Segment Open
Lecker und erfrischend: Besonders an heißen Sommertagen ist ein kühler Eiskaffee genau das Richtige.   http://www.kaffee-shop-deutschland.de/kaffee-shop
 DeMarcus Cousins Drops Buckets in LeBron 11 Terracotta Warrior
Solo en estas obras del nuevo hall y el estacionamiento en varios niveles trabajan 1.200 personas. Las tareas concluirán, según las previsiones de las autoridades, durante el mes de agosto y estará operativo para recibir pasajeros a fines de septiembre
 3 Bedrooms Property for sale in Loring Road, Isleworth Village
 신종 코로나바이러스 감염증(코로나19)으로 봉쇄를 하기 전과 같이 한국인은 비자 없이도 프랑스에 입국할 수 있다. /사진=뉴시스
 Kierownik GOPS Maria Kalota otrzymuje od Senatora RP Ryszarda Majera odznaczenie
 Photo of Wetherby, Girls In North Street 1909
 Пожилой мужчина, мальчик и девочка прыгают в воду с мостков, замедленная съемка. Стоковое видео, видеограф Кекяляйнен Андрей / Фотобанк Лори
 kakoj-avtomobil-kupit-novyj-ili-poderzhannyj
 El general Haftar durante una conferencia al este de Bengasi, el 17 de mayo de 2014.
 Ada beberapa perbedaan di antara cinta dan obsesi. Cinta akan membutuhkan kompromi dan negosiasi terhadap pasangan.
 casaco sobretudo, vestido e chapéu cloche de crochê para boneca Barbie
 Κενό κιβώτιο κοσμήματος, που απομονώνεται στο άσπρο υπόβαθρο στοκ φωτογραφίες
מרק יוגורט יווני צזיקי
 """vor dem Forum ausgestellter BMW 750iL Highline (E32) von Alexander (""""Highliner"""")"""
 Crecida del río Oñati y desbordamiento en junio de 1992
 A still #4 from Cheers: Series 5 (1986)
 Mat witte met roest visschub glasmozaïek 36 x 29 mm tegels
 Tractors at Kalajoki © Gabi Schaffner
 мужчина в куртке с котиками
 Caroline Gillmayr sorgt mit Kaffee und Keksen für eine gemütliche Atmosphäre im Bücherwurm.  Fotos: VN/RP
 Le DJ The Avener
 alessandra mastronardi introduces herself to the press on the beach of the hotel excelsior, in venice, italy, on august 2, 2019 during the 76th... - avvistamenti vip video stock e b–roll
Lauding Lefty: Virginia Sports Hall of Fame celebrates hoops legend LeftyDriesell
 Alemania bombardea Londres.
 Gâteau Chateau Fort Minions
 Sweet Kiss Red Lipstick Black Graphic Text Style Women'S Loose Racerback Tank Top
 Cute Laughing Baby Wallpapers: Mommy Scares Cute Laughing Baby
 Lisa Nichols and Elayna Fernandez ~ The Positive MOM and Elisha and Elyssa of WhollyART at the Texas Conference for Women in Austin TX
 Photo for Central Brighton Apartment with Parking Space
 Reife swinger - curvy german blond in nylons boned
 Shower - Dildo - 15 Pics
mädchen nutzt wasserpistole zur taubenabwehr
Segment Closed
Above are the entries; copy every line among them that contains the word "Photo".

Exercise solution ->
 Photo of Wetherby, Girls In North Street 1909
 Photo for Central Brighton Apartment with Parking Space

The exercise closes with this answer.